OK so you might say, “You can’t debug the VM itself, that’s fair” but that isn’t the extent of the damage.  Suppose we instead set a native breakpoint in the system memory allocator.   Any attempt to evaluate managed expressions while the allocator is in an interim state are likely to result in a corrupt system.

All right, so not system methods, and not the VM.  What about if I set a breakpoint in some other native library that isn’t a crucial system resource?

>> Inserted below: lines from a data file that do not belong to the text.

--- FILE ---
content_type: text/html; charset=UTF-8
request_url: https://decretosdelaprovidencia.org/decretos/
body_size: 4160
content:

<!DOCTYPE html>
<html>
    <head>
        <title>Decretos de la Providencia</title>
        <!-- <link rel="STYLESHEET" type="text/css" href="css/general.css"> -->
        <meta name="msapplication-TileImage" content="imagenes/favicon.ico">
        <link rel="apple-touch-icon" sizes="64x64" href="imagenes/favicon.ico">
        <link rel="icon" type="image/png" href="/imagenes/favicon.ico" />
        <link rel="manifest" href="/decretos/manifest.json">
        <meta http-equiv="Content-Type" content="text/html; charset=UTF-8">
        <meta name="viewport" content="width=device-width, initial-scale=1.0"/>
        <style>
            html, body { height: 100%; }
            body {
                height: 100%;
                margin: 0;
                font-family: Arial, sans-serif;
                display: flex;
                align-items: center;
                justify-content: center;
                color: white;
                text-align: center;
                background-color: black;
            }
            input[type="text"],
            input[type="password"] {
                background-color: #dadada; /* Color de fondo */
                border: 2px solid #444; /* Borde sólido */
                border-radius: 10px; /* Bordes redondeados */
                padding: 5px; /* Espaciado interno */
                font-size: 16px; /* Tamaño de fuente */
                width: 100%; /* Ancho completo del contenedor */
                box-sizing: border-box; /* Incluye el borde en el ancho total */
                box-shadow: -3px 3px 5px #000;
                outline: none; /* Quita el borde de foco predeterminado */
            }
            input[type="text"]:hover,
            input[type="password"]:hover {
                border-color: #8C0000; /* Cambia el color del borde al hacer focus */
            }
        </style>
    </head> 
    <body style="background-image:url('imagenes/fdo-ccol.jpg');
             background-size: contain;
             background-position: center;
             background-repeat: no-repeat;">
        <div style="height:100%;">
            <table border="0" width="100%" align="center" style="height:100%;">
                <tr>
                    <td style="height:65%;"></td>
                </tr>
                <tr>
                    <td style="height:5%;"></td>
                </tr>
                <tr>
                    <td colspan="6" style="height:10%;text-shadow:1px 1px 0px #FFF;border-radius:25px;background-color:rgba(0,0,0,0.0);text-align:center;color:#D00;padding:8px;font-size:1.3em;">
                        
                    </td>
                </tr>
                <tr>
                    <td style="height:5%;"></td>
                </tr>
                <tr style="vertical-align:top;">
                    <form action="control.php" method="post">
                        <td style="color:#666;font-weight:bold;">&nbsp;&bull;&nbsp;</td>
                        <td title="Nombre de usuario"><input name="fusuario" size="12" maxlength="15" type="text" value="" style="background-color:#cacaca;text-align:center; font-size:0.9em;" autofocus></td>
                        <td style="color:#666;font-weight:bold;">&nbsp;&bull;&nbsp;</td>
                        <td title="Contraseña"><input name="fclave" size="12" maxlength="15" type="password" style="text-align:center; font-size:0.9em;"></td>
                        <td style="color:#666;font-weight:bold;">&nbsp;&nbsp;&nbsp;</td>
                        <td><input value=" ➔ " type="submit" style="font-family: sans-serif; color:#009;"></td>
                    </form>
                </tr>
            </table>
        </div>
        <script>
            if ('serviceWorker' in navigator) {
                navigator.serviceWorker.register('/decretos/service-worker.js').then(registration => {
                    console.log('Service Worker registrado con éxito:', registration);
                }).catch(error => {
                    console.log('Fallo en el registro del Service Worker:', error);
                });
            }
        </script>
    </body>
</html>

I still can fail because even if dispatching the managed expression succeeds that code could call, via interop, any native method at all, including ones related to the system I am trying to debug, so that system, whatever it is, is now faced with reentrancy issues.  Effectively I’ve injected soft-mode problems into my hard-mode debugger because the soft-mode features have “contaminated” the hard-mode approach.

The trouble is that the managed expressions you might most want to evaluate are likely to be precisely the ones that involve the use of the interop features that access the native code you are trying to debug.

There are other cases that are worth mentioning. You might say, “well people shouldn’t set breakpoints in weird places like that and expect their methods to work, it’s unreasonable.”  But, tragically, the effective stopping point is often not directly chosen by the user.

Let me give another example:  I observe some strangeness in one of my finalizer methods.  I wish to investigate, so I set a breakpoint in the middle of my finalizer.  Shortly afterwards the debugger stops my program having never hit my breakpoint.  I inspect the stack and I find that I am in the context of a thrown exception that originated in the memory manager which has thrown due to an invalid de-allocation request in a destructor my finalizer called via interop.  Now, since an allocation is in flight the allocator’s internal data structures happen to not be consistent at this point -- I now attempt to evaluate a managed expression to look at state associated with my finalizer but I’m back to the same problem I had before – I can’t because the allocator is out of commission.

Things only get worse in a system that supports multi-threading.  Reentrancy issues can and do create deadlocks in addition to corruption. A normally impossible deadly embrace can be completed by a debugger induced resource grab.

In practice, a composite debugger system faces daunting challenges to keep working robustly in a wide variety of circumstances; limiting damage due to unexpected reentrancy is perhaps the biggest problem.